• TEXTE FOURNI:
▶

Ses doutes se sont toutefois très vite dissipés. Elia dit d'elle-même qu'elle déteste renoncer à ses objectifs et que son ego de sportive a pris le dessus lorsqu'elle a dû se déterminer. Elle trouve donc seule, et sans pression de son entourage («mon conjoint et ma famille auraient compris mon choix de renoncer»), un moyen de poursuivre sa préparation.

«Faire ce marathon avait une vraie signification pour moi. Quand j'étais plus jeune, entre mes 14 et mes 18 ans, j'ai eu de gros problèmes de santé. Ça a été de longues années. J'avais désormais envie de prouver à moi-même que mon corps pouvait fonctionner à nouveau comme il fallait. C'était un peu une revanche sur la vie.»

Elle contacte une coach et lui demande un programme d'entraînement de huit semaines sur marathon. Son seul objectif: finir la course, si possible en moins de 4h30. Sa démarche est importante: elle rappelle qu'on peut très bien commencer une prépa marathon avec un plan, et en changer selon les circonstances (dans son cas, une blessure).

Après avoir «un peu rigolé» quand elle a appris que la course était dans huit semaines, Anouchka (la coach) se met au travail et fait parvenir chaque semaine à sa cliente un planning d'entraînement. Elia n'a plus une seule course devant elle, mais deux: la première, c'est d'être au départ; la seconde, de finir le marathon.

«Je recevais chaque dimanche un programme pour la semaine à venir mais avec la douleur de la périostite, je n'arrivais jamais à faire les séances telles qu'elles étaient prévues. Il m'est arrivé de stopper une sortie après 2 km alors que je devais faire 15 bornes. Parfois, je ne m'entraînais même pas. C'était très bizarre, parce qu'il m'est aussi arrivé, durant la même période, de faire de longues sorties sans douleur. Je ne savais jamais vraiment à quoi m'attendre avec cette inflammation.»

Pour atténuer les effets de la blessure, la coureuse choisit les auto-massages au baume du tigre plutôt que les anti-inflammatoires. Et le 7 avril, elle est sur la ligne de départ du marathon de Paris, le dossard 61553 épinglé sur son tee-shirt.

«C'était fou! Je n'avais pas mal au départ, au contraire: j'avais une dose énorme d'adrénaline. Les 25 premiers kilomètres se sont super bien passés, c'était incroyable, je n'avais pas la moindre douleur, la température était parfaite et j'étais même un peu plus rapide que mon allure habituelle.»

Tout bascule au 30e km. L'Yverdonnoise prend de plein fouet le fameux «mur» (un phénomène physiologique bien connu des runners qui correspond à l'épuisement des réserves de glycogène). Elle ne renonce pourtant pas, marche sur certaines portions et franchit la ligne après 5h d'effort pile.

◀

• CONSIGNES: D'après le texte sur le marathon de Paris, quel moyen la coureuse choisit-elle plutôt que les anti-inflammatoires pour atténuer les effets de sa blessure ?

• INFORMATIONS:
▶

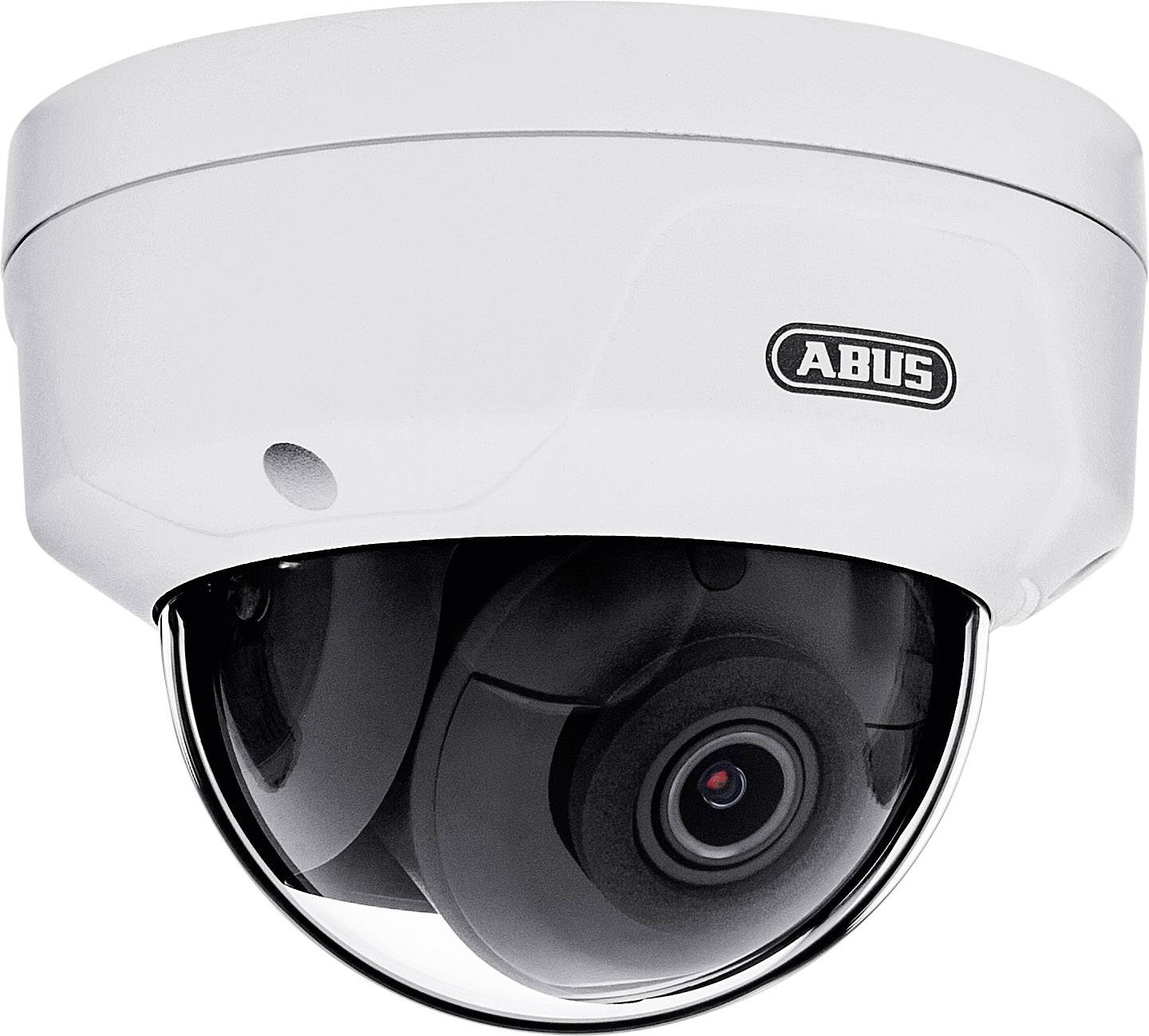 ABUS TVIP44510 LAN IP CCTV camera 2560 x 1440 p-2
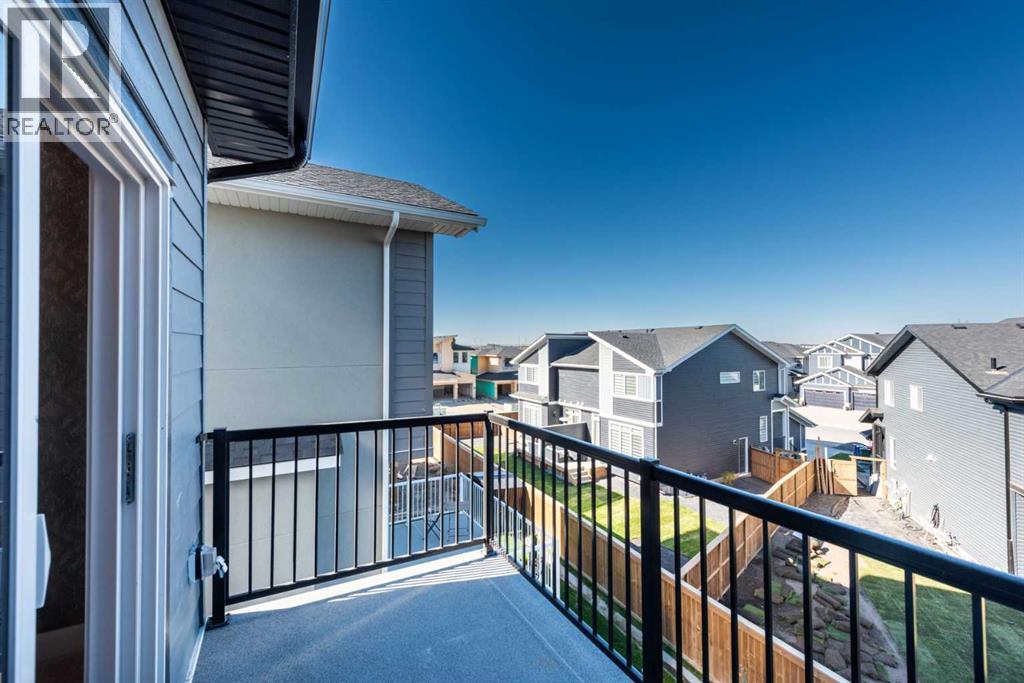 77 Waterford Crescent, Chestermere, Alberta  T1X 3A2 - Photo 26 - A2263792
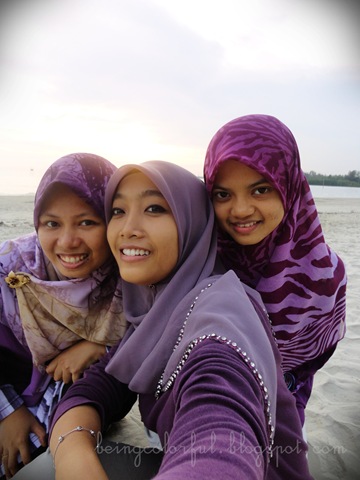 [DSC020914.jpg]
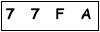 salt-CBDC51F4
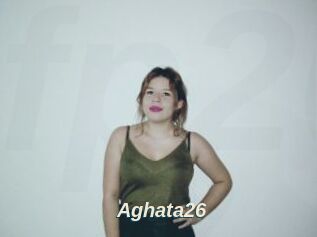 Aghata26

◀

• RÉPONSE: Les auto-massages au baume du tigre.